I ask that you take a moment each night to thank whatever Higher Power you believe in that these precious children have been entrusted to your care. Think about the things you cherish in each child, what makes them special, in what ways do they shine. Then make sure the first words and last words out of your mouth each morning, each evening, and every time your with them is a message of praise and encouragement. A child who knows they are loved and valued unconditionally will be so much more receptive to your input, advice, and corrective discipline when needed. Talk to your child! Tell them you love them! Tell them about the joy they add to your life!
I leave you with a not so gentle reminder that when you walk out the door to work in the morning, or your child heads out the door to school... there is always a possibility that something unexpected and tragic could happen that would tear you from each other's lives forevert. Do you want the last moments you were together, the last memories you shared to be of harsh words, rough handling, and tears? Would you want to have to live with that? Talk with parents who have lost their children to accident or violence. Ask them how they would choose to spend those final moments with their child, if they knew it was to be their last time together.

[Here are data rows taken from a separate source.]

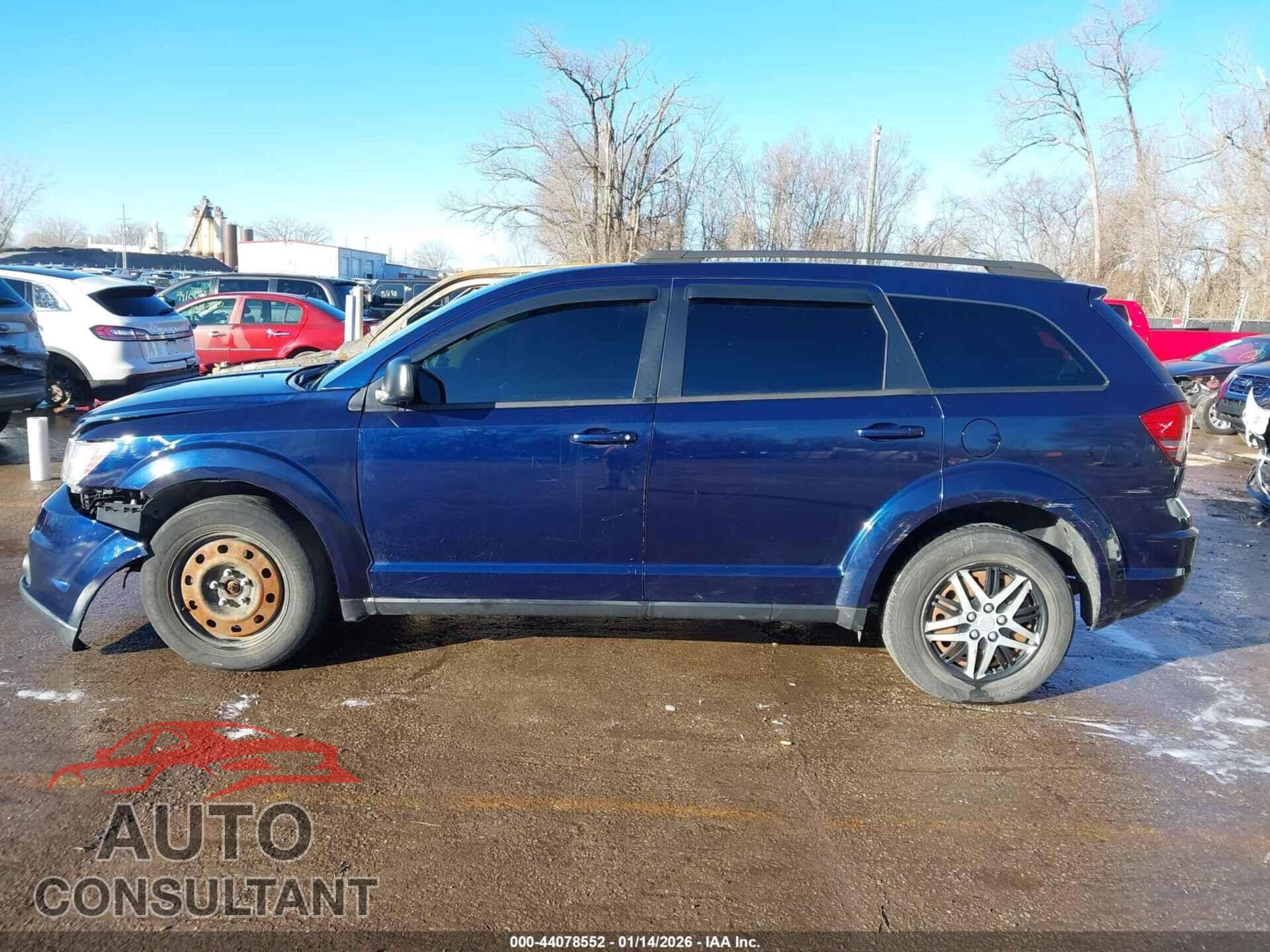 DODGE JOURNEY 2018 - 3C4PDCAB8JT528958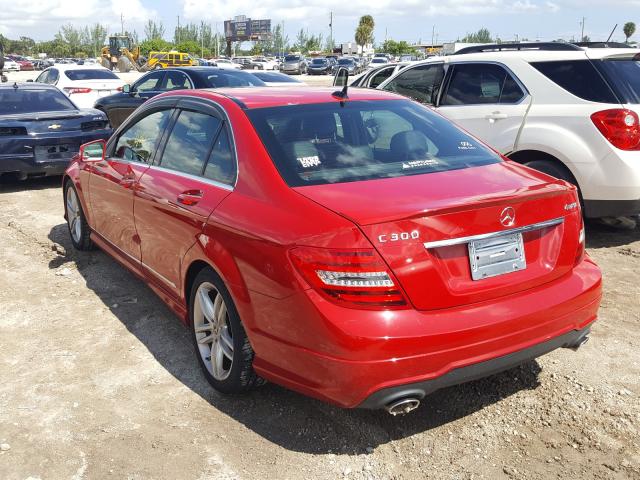 Photo 2 VIN: WDDGF8BB1CA644704 - MERCEDES-BENZ C 300 4MAT 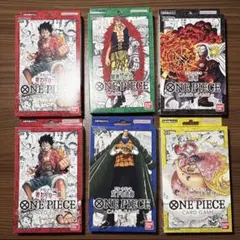 ワンピース カードゲーム スタートデッキ6個セット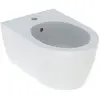 Geberit, Cuvette toilettes + bidet, Bidet Keramag / iCon suspendu blan...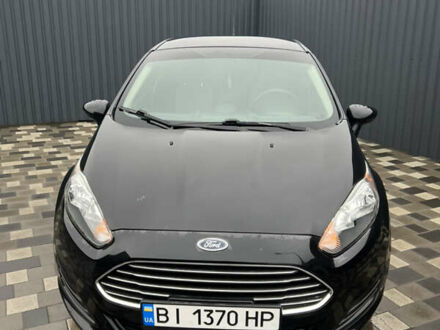 Чорний Форд Фієста, об'ємом двигуна 1.6 л та пробігом 166 тис. км за 6300 $, фото 1 на Automoto.ua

Make a promise to yourself and to your child that "I love you" is the most often expressed sentiment in your home and family... and don't just say it... SHOW IT! In return you will reap countless blessings from the bonds of love established, and the strong, self-assured adults your children will become.
If you were hurt by your parents as a child, get help to deal with it. If you have hurt your child in the past, get help to heal those hurts and learn new ways of parenting. Love shouldn't hurt!
A Mom whose heart breaks every time she witnesses another child's spirit being trampled by parents who should know better.